Dia yang diam, punya sejuta kata untuk diungkapkan.
Dia yang diam, punya sejuta rasa yang ingin disampaikan.
Dia yang diam, diam-diam memperhatikanmu.
[.]
Namanya Tirta. Tenang seperti air dan menyejukkan. Dia tinggi, dia tampan, dia pintar, dia berbakat. Hampir seluruh alat musik akan menari jika berada di tangannya. Mulai dari petik, gesek, pukul hingga tiup. Mulai dari gitar, biola, drum hingga flute. Dia bisa memainkan semua itu. Jika melihat sekilas, mungkin para remaja putri akan segera jatuh hati kepadanya. Apalagi senyumnya yang menawan. Namun jika mereka tahu kekurangannya, mereka pasti akan pergi menjauh.
Kekurangannya adalah dia bisu.
Bukan karena sejak lahir, melainkan karena pita suaranya yang rusak setelah tidak sengaja tertusuk sebuah besi yang ada di taman bermain sekolahnya dulu ketika ia masih duduk di taman kanak-kanak. Dia menerima kekurangannya itu, walau sesekali dia merindukan suara yang keluar dari tenggorokannya. Dia bersekolah di sekolah biasa, bukan sekolah anak berkebutuhan khusus. Dia senang berada di sini. Tidak ada yang membullynya dan mereka semua menganggap Tirta seperti anak biasa.
Hidupnya monoton. Itu itu saja. Dia sama seperti remaja lainnya. Bersekolah di sebuah SMA, senang hangout dengan teman-temannya. Dia juga bisa jatuh cinta. Untuk pertama kalinya, Tirta jatuh hati pada seorang gadis. Dalam diamnya, dia mengungkapkan sejuta pinta. Dalam diamnya, dia mengatakan berbagai kata. Dalam diamnya, dia berusaha menyampaikan bahwa dia mencintai gadis itu.
Tirta menyamar menjadi seseorang. Petrichor nama samarannya. Setiap malam Minggu dia mengirimkan rekaman sebuah lagu yang ia mainkan dengan menggunakan alat musik yang berbeda. Mungkin sekarang piano, lalu berikutnya flute dan begitu seterusnya. Gadis yang ia cintai itu menerima kiriman lagu dari Sang Petrichor dengan senang hati. Membalas setiap chat yang dikirimkan oleh Tirta dan bagi Tirta, itu sudah membuatnya senang.
Hari ini hujan turun. Membasahi bumi dan memberikan aroma khasnya yang menenangkan. Beberapa siswa berlarian menuju kendaraan mereka masing-masing dengan menggunakan payung. Beberapa yang lainnya berjalan dengan membawa payung. Yang lain berteduh di kantin sambil memakan bakso, tapi Tirta memilih berdiri di depan pintu masuk sekolah. Hanya dia sendirian di sana karena manusia yang berada di sekolah ini perlahan menipis.
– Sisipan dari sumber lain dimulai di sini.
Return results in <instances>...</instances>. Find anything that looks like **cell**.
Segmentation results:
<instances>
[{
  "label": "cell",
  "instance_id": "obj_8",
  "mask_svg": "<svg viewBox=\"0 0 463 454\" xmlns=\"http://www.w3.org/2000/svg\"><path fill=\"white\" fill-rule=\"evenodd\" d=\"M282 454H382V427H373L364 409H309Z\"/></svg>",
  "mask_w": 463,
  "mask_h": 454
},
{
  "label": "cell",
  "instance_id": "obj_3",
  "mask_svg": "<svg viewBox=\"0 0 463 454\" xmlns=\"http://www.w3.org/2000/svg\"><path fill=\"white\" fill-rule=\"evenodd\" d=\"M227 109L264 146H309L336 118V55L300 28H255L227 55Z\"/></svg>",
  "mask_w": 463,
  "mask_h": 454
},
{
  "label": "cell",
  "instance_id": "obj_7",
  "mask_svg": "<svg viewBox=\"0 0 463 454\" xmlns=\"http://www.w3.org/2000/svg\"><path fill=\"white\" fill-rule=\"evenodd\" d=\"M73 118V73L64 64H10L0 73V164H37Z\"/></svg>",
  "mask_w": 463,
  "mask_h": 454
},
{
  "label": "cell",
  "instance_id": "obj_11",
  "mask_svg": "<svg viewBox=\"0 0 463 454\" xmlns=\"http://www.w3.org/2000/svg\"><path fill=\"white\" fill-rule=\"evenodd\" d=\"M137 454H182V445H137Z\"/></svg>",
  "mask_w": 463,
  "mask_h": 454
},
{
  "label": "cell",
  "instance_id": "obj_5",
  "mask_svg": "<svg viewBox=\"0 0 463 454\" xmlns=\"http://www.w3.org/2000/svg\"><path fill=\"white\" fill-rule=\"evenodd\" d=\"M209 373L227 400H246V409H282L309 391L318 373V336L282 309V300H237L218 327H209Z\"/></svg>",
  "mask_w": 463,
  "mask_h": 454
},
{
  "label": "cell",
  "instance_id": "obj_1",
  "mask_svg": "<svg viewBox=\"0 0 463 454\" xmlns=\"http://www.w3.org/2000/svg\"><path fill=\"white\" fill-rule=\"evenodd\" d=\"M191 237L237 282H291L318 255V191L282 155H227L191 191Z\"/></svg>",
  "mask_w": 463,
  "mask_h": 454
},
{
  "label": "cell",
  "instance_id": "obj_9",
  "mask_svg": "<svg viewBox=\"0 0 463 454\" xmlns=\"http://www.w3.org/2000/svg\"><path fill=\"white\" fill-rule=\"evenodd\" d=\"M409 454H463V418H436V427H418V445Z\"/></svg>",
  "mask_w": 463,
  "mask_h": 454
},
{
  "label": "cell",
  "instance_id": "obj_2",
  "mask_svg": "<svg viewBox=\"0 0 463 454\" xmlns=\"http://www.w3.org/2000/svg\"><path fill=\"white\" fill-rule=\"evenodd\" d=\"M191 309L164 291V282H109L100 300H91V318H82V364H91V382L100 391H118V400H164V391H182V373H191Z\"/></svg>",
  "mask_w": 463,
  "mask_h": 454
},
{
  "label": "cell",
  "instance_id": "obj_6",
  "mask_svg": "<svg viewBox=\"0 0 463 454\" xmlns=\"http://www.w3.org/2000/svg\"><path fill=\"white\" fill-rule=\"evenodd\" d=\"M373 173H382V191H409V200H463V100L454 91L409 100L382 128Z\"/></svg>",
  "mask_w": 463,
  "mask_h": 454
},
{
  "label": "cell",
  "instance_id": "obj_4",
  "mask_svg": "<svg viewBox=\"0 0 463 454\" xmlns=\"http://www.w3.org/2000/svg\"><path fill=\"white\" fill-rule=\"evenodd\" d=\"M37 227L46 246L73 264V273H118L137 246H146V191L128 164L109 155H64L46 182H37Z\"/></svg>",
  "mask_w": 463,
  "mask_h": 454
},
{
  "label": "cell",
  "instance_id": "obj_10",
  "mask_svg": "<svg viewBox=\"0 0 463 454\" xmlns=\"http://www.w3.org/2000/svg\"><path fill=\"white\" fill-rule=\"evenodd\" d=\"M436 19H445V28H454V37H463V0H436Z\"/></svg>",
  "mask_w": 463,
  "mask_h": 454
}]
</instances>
"Hai, Tir," sapa seorang gadis berambut sebahu yang kini berdiri di samping Tirta.
Tirta tersenyum tipis. Gadis yang ia kirimi instrumen lagu setiap Sabtu malam kini berdiri di sampingnya. Membuat jantung Tirta berdegup lebih kencang dan tubuhnya sedikit berkeringat padahal udara di sini menjadi dingin setelah hujan.
"Nunggu di jemput?" tanya gadis itu, Shanin.
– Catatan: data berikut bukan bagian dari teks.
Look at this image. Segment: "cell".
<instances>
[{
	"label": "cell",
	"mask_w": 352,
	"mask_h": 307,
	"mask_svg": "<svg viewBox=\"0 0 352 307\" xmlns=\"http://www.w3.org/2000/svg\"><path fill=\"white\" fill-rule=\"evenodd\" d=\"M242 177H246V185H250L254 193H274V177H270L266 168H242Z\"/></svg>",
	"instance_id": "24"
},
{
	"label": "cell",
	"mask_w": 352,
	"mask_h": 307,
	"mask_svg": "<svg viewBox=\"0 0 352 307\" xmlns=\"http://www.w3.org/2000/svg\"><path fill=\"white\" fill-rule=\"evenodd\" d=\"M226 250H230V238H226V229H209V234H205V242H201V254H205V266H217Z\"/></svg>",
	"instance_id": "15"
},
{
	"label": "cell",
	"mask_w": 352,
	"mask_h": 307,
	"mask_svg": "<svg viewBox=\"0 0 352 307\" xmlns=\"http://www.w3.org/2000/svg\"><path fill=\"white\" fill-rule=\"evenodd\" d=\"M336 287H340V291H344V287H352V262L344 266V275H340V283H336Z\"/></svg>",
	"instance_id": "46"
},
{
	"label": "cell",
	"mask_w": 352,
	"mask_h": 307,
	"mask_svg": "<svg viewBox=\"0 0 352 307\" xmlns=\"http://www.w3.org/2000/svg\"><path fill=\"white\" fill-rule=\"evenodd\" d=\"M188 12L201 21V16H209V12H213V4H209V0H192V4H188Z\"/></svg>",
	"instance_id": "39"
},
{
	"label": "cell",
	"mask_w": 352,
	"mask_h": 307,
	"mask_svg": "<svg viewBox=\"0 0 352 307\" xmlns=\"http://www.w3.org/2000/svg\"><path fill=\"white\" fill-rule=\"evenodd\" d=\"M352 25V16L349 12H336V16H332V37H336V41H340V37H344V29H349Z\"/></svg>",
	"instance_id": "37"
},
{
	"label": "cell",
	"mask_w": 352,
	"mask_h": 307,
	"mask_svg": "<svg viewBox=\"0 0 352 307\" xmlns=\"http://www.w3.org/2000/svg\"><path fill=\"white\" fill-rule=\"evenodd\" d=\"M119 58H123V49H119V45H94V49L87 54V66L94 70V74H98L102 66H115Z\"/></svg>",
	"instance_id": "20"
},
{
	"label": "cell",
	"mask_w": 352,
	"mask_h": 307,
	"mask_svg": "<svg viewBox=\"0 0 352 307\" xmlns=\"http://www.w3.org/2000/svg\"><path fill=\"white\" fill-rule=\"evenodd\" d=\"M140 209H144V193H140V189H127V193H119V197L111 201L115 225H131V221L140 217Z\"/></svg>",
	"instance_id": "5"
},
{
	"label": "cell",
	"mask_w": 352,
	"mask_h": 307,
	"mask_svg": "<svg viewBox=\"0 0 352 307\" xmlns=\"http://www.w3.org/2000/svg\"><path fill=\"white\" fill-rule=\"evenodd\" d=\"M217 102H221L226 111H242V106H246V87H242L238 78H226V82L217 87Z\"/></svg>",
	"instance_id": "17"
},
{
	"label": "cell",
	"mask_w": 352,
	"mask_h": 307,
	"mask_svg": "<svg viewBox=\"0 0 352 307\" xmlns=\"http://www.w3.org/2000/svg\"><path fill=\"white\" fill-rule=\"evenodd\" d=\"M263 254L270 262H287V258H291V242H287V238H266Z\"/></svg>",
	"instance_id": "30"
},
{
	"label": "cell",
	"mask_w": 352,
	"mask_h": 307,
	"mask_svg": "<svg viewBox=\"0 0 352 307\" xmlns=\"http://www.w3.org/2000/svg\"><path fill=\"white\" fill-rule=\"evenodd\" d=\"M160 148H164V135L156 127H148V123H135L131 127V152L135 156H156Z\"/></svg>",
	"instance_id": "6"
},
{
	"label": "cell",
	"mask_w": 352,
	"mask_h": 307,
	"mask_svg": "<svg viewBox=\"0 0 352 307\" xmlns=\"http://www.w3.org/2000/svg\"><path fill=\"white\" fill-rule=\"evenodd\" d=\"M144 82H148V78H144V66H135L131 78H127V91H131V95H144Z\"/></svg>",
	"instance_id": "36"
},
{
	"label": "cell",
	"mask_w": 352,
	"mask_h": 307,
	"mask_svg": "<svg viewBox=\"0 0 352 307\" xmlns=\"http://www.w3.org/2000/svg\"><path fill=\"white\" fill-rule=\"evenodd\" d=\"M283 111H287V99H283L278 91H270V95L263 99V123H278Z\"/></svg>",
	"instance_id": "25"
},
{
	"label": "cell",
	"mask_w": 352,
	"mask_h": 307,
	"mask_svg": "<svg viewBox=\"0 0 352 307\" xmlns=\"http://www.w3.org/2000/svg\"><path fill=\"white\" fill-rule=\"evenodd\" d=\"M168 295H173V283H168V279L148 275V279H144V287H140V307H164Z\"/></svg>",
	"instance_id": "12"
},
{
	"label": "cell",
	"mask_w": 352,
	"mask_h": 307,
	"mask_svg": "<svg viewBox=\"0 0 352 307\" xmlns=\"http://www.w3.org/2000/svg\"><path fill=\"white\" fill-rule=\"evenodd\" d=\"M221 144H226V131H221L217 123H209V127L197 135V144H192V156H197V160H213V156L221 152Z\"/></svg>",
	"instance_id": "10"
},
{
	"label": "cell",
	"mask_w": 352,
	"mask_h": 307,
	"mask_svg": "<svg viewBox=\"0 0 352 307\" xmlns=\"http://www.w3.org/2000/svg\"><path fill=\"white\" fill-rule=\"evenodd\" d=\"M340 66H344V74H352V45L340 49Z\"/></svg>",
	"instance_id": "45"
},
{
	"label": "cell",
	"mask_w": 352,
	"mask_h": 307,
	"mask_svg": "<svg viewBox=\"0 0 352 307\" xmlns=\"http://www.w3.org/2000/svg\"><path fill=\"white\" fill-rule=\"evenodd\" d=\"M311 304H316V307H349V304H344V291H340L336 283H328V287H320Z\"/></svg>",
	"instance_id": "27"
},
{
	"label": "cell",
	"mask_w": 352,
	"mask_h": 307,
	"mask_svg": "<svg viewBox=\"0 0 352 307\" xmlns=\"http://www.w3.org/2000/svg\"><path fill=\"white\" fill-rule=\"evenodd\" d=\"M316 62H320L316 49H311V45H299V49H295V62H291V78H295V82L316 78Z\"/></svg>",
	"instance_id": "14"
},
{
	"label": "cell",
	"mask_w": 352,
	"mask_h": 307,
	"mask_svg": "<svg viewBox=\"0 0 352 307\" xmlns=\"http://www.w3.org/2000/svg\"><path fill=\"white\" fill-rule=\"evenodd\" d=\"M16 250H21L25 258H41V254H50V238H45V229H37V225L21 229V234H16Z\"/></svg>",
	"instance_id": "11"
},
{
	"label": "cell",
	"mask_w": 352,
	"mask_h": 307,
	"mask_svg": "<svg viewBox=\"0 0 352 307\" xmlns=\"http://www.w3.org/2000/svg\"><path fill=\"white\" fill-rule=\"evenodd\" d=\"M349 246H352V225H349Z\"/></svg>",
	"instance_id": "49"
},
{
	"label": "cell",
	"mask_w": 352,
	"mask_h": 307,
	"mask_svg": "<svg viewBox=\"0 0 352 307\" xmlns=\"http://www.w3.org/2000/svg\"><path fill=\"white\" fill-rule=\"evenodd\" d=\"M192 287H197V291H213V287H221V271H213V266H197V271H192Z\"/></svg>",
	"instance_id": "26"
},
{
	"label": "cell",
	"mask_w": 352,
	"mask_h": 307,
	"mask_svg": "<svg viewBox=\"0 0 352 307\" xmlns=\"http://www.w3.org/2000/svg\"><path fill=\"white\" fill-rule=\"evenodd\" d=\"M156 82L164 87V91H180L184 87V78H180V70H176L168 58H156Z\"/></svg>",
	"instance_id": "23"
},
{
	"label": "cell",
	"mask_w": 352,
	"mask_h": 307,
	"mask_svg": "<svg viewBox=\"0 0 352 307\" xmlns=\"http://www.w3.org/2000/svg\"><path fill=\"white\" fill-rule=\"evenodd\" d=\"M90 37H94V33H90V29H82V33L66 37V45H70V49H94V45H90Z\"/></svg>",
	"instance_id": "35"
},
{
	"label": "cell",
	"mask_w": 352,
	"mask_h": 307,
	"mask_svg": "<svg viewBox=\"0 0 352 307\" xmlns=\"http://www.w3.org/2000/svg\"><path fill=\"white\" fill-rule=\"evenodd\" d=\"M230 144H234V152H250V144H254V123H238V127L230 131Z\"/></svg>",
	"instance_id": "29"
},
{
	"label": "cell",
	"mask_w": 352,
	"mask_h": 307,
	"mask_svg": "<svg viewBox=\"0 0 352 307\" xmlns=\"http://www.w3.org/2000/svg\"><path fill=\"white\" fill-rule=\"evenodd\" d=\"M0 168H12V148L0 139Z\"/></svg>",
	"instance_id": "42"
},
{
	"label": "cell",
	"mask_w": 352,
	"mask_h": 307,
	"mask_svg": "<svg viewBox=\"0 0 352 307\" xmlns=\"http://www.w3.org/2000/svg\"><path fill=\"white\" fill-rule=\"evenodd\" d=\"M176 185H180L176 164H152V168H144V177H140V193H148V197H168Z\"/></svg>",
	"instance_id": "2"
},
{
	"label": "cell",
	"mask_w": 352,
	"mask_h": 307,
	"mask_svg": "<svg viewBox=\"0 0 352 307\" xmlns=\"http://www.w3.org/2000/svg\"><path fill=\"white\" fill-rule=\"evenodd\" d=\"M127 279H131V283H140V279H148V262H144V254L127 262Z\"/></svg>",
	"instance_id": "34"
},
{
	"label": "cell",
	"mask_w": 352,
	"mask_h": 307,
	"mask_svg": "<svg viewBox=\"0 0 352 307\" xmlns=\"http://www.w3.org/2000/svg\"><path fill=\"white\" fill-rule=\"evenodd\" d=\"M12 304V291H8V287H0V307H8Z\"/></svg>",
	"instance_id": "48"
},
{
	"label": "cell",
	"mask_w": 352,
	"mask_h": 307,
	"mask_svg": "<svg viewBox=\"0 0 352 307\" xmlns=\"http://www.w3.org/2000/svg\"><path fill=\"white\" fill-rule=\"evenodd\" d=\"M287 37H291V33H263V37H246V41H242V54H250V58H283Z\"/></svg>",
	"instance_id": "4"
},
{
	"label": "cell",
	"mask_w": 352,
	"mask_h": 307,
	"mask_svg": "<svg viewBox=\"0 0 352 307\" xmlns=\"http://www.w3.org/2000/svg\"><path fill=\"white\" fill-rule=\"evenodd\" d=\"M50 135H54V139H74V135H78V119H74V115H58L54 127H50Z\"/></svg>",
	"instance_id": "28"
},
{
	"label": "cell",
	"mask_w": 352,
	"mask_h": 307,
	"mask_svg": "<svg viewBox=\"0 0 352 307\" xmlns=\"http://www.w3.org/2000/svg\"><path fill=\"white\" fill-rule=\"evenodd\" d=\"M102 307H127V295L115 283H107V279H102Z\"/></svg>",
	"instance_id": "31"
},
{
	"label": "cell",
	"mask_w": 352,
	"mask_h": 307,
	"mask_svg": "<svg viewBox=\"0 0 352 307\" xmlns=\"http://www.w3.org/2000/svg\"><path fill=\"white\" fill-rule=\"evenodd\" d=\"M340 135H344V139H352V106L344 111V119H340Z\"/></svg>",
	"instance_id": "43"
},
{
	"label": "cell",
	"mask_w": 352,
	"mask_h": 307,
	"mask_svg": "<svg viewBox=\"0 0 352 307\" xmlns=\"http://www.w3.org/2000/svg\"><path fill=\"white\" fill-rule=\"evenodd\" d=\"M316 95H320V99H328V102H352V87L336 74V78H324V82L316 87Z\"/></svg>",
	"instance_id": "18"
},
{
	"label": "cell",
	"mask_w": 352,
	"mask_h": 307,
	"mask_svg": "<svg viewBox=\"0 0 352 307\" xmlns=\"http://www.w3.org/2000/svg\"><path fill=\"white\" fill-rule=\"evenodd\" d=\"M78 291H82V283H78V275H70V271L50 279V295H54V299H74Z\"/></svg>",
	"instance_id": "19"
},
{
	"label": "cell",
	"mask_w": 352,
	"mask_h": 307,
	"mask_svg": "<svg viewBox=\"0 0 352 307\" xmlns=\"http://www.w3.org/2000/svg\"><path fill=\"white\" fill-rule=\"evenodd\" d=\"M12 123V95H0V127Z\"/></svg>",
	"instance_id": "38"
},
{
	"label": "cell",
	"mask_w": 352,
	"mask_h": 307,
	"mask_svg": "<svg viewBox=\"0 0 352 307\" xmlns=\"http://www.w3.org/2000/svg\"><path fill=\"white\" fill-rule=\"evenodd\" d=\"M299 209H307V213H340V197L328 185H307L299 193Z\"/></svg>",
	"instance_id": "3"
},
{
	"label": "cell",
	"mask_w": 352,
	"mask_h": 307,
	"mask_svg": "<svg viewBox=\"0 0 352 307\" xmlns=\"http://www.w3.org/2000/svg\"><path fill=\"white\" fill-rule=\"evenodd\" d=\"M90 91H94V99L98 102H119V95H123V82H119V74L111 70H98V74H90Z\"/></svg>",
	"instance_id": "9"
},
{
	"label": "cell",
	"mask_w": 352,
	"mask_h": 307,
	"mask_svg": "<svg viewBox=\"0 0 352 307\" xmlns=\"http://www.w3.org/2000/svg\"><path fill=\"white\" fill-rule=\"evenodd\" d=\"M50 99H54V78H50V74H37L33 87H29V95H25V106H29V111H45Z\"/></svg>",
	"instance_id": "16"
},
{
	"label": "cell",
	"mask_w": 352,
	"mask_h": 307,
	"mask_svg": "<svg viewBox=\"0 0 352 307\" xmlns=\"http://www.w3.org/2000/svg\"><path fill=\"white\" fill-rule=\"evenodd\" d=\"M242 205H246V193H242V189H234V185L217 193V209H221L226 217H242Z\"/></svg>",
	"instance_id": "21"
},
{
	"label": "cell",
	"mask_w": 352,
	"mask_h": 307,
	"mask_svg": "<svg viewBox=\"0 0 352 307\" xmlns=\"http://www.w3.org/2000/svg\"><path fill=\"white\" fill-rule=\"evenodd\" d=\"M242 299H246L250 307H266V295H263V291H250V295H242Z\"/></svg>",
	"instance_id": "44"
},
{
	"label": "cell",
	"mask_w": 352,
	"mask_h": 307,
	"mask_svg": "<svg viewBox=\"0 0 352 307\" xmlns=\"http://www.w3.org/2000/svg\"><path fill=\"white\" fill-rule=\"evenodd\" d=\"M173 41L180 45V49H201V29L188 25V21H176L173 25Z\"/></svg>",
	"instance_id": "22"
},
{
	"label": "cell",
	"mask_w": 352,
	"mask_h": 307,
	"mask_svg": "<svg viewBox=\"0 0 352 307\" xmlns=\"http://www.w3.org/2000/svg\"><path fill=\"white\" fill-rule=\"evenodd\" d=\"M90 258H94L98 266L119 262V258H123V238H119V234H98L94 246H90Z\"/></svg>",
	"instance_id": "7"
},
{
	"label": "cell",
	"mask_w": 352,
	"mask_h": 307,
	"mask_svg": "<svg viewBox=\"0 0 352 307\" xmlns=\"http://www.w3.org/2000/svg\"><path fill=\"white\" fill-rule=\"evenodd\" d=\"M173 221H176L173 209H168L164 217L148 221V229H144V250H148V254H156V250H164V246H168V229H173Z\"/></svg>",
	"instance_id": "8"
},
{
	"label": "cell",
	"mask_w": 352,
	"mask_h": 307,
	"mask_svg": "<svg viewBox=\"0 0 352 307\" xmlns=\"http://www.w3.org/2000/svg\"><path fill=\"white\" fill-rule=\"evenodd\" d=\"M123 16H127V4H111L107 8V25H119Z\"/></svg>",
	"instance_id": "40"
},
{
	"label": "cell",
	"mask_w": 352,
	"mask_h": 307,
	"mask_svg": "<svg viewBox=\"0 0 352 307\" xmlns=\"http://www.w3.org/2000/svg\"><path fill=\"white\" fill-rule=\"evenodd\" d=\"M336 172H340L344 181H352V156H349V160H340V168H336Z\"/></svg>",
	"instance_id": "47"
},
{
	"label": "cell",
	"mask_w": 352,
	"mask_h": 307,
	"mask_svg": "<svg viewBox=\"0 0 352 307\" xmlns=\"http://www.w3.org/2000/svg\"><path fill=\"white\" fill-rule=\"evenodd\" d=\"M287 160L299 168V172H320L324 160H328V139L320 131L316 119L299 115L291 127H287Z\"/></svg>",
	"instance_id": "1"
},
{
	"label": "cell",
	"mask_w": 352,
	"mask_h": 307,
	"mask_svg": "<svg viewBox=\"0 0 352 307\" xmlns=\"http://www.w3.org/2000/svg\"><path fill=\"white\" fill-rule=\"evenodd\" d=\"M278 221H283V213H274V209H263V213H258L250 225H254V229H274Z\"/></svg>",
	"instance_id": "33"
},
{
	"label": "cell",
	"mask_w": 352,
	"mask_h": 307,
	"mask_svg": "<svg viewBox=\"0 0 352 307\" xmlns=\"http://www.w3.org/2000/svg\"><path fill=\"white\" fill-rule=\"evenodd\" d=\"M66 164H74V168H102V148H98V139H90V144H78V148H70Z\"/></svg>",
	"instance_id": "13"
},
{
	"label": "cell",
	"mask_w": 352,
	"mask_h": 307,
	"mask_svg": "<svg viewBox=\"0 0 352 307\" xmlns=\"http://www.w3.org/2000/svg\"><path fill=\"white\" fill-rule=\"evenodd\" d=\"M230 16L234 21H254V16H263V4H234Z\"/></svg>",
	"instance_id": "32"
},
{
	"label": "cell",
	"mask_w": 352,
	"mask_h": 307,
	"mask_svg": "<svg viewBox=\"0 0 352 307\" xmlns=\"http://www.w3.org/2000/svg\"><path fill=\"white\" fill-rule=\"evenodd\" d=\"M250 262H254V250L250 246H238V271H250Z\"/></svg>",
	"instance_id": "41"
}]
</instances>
Tirta menggeleng lalu mengeluarkan ponselnya dan mengetik sesuatu. 'Saya nunggu hujan reda,' tulisnya.
Shanin mengangguk mengerti. "Udah nyalin hasil pengamatan dari Gavin belum?"
Tirta menggeleng. 'Emang dikumpulin kapan?'
"Seminggu lagi sih," jawab Shanin.
Tirta manggut-manggut. 'Kamu sendiri dijemput?'
"Enggak," Shanin menggeleng. "Aku gak pernah dijemput."
'Mau pulang bareng saya?' tawar Tirta dengan menggunakan bahasa isyarat.
"Rumah kita searah?" Dahi Shanin berkerut.
Tirta mengangguk.
"Ya udah ayo kalau hujannya udah berhenti." Shanin tersenyum.
Shanindya Hanata. Gadis yang membuat hidup Tirta lebih berarti di hari-hari terakhir masa putih abu-abunya. Setahun terakhir ini, Shanin memenuhi memori Tirta. Membuat hidupnya berwarna dengan melihat gadis itu setiap hari di kelas. Witting tresno jalaran seko kulino. Mungkin karena itu Tirta jatuh cinta.